The swarm is not required to reform unless the player is sufficiently far away. Thus the player that tries to simply pull away and loop right back, expecting the converging swarm to become a vulnerable Vagullion, gets a nasty surprise when it stops reuniting and instead begins chasing a player that's walking right into its trap. The probability of Vagullion feinting is determined by how far Adol is from the boss when it starts reforming, which director Iwamasa later recalled as being an addition to Vagullion's pattern created by Hasegawa Hiroshi, the second main programmer of Ys I & II. This behavior discourages the player from puppyguarding the boss, and introduces an element of randomness to its pattern that prevents it from being the exact same fight every time.

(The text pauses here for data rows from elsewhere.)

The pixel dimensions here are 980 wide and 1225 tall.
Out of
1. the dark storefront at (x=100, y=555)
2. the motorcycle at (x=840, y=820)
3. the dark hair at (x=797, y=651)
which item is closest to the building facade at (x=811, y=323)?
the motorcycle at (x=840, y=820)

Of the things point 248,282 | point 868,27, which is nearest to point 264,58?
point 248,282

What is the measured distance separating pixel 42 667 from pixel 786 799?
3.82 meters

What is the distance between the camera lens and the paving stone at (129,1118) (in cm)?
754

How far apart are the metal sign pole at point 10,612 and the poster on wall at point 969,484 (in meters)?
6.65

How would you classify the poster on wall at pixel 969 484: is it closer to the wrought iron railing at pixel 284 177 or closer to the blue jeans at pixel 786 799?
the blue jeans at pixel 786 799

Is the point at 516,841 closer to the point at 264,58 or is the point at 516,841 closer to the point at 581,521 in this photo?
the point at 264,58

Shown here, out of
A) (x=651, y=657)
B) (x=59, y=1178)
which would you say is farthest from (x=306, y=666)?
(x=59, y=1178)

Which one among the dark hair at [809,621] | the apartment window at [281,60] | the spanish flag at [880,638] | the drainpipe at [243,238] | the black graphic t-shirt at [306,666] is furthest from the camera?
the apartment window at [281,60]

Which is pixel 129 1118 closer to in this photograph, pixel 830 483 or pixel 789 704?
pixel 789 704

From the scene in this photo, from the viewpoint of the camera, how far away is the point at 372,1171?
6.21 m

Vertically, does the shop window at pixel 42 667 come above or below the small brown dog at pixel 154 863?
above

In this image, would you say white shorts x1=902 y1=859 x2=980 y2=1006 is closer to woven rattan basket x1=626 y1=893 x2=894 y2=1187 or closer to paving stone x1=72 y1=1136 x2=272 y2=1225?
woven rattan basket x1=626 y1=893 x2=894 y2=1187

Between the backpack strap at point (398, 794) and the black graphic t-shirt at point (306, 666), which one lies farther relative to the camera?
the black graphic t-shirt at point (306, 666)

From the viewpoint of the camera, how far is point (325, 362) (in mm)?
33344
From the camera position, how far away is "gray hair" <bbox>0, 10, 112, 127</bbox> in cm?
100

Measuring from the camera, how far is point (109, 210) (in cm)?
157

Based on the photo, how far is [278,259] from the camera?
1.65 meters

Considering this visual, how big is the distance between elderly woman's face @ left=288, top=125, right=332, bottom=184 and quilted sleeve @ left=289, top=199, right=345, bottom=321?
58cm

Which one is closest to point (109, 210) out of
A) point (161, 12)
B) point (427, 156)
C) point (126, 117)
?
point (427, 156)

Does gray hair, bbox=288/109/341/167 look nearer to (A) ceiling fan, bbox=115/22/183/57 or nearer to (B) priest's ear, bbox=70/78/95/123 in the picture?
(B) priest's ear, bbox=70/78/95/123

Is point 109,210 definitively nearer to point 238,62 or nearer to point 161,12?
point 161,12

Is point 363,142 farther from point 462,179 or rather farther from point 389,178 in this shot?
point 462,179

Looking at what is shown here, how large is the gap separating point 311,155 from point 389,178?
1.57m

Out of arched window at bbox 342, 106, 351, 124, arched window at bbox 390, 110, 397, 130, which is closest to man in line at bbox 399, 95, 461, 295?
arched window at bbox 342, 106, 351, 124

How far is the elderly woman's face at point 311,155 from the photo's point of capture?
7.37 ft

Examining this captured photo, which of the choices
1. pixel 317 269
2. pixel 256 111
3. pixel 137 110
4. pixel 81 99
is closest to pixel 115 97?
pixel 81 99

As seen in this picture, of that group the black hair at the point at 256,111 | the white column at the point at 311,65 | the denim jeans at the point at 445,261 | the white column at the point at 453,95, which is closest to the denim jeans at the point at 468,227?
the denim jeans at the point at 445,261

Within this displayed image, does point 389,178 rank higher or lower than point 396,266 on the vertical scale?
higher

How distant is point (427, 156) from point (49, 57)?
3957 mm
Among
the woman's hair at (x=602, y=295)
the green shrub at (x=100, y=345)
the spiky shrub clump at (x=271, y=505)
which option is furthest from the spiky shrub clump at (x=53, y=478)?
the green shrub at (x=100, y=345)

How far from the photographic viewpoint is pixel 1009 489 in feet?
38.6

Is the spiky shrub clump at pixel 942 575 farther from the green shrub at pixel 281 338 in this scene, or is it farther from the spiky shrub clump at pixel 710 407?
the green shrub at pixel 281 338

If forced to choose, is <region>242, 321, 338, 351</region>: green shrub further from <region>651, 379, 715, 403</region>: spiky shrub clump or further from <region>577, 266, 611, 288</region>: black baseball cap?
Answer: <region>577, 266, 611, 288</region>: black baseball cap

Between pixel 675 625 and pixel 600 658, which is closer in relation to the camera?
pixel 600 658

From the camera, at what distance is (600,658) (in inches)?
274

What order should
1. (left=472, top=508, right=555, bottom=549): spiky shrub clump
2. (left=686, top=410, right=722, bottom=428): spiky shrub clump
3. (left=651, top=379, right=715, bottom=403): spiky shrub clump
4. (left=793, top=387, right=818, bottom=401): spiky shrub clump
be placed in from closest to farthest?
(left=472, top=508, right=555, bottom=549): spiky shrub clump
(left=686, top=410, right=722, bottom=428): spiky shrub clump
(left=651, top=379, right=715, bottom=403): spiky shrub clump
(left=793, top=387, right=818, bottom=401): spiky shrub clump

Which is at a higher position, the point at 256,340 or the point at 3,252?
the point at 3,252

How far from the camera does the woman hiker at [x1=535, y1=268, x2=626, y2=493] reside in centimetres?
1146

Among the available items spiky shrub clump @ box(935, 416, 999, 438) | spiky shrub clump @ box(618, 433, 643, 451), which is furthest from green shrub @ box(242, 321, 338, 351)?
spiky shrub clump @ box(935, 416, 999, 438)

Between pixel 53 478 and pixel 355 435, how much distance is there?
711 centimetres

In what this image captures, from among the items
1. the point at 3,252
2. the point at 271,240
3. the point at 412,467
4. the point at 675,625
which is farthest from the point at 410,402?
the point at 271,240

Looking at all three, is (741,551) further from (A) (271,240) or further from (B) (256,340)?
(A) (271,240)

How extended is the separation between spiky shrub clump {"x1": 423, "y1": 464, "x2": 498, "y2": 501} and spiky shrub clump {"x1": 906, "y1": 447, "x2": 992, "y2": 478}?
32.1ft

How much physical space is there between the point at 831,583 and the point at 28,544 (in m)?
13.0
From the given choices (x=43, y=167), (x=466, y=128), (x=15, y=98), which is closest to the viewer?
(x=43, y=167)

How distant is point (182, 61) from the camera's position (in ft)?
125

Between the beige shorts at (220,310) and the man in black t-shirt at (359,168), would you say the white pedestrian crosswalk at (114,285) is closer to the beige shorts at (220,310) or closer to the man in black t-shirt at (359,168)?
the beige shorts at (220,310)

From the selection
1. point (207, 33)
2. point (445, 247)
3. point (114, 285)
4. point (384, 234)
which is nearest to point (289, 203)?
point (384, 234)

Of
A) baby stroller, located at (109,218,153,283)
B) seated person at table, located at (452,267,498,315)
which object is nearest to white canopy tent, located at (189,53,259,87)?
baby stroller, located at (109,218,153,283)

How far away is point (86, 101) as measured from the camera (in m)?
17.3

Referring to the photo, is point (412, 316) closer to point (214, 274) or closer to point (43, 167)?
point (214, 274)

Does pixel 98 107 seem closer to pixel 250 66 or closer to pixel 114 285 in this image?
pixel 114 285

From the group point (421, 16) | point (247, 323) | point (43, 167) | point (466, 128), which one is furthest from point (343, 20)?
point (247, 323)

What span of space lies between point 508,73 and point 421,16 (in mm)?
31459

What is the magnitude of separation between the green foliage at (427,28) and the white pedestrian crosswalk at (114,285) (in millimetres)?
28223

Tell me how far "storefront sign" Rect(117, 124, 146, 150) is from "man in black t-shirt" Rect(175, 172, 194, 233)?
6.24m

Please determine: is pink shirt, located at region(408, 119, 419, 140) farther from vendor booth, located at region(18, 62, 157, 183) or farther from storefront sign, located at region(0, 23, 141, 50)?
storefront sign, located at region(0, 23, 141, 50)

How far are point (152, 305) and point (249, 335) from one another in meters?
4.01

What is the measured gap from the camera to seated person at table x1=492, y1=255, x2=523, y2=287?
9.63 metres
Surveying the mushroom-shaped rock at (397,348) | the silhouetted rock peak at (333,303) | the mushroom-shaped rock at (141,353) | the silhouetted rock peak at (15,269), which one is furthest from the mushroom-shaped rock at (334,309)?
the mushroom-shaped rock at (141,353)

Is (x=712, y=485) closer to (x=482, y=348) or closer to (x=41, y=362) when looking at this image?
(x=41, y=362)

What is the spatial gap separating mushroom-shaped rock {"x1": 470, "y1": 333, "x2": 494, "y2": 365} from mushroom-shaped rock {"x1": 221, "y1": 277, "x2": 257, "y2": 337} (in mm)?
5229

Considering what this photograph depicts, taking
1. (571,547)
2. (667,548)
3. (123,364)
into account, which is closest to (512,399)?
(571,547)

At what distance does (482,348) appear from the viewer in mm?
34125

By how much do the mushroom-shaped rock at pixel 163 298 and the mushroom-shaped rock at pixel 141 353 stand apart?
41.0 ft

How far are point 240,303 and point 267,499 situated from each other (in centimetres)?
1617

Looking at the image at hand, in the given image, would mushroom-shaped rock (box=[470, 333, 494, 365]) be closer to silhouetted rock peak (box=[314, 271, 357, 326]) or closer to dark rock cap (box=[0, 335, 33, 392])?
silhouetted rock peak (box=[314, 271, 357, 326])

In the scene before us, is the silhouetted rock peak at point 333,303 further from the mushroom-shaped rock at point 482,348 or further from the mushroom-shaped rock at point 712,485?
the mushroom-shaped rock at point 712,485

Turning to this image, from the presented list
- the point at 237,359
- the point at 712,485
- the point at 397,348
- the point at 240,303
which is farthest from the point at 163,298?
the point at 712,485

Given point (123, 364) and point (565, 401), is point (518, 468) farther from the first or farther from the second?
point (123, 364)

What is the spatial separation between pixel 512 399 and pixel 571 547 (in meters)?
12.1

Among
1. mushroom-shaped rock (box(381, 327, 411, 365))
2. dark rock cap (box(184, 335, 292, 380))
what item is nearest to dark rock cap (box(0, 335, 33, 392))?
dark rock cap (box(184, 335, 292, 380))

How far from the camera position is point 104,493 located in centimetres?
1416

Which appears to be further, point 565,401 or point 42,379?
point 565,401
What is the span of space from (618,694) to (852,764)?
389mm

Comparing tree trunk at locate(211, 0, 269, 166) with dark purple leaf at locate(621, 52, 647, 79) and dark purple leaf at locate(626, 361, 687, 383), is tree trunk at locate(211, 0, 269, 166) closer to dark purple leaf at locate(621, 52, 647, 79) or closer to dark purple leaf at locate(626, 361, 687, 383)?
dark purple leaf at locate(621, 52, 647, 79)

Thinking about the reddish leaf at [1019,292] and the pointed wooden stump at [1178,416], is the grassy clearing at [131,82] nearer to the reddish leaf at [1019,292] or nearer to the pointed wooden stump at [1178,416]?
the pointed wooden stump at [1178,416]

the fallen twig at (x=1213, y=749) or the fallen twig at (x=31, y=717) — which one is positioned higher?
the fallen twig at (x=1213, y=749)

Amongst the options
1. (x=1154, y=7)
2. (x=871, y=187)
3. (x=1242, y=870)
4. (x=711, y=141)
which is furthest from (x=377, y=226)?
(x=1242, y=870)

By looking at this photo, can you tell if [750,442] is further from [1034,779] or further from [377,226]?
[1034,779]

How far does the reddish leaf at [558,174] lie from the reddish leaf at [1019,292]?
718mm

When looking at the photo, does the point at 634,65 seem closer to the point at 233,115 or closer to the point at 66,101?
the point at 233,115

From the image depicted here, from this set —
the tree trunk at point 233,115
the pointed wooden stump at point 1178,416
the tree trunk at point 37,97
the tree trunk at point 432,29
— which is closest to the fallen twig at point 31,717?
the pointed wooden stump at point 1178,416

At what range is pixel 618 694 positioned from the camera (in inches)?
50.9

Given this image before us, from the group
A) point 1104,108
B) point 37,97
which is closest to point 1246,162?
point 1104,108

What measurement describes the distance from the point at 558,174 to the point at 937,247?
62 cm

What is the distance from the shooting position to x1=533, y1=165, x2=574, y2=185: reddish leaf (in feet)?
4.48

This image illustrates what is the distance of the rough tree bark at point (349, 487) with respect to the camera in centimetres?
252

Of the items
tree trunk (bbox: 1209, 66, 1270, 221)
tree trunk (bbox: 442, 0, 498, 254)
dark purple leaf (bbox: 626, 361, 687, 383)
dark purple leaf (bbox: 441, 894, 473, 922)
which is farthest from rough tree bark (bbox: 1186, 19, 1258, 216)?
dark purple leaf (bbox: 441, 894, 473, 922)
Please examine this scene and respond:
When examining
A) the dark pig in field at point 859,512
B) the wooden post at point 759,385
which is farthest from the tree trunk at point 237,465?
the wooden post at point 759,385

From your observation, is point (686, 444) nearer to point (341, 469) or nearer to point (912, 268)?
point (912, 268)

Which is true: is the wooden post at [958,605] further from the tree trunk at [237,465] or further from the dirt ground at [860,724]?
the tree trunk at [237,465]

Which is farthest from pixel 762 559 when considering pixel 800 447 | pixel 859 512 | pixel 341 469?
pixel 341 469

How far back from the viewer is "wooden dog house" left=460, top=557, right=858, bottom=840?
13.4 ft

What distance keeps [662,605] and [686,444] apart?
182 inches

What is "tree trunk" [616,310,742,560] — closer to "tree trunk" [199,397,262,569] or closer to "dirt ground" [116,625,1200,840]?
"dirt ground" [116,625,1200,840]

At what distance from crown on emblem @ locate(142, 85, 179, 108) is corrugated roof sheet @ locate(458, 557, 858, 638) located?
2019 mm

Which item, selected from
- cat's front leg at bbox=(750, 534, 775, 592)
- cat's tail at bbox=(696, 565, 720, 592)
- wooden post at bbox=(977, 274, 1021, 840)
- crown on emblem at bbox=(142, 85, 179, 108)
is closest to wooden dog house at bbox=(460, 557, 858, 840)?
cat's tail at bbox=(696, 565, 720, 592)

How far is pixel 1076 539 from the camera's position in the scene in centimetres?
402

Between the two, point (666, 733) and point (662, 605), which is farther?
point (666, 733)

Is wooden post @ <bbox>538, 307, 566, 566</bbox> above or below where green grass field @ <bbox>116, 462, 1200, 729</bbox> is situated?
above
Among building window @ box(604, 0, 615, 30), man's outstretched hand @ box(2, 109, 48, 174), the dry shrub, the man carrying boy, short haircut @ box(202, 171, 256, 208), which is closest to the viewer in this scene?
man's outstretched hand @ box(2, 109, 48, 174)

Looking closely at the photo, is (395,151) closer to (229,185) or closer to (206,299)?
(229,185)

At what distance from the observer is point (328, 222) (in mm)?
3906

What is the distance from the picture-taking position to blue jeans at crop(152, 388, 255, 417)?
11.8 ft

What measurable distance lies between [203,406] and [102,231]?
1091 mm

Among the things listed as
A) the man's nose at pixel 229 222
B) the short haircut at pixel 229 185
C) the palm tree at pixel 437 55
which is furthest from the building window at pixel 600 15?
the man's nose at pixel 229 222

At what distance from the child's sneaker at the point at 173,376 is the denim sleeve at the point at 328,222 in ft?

The combination of high stats, stringent equipment requirements, semi-random attack pattern, brief phases of vulnerability, and contact damage, all make Vagullion one of the most infamous bosses in Ys. It's not the most difficult boss found in the duology, but it is the one that claimed the most casualties in terms of unfinished playthroughs. It's difficult to say if the boss was supposed to be that hard—but at least when rebalancing the game for its "definitive" overseas release, Iwamasa did not see fit to make any adjustments other than the pattern changes Hasegawa came up with, whereas at least one later Ys I boss saw its stats modified and almost all major encounters of Ys II got an overhaul.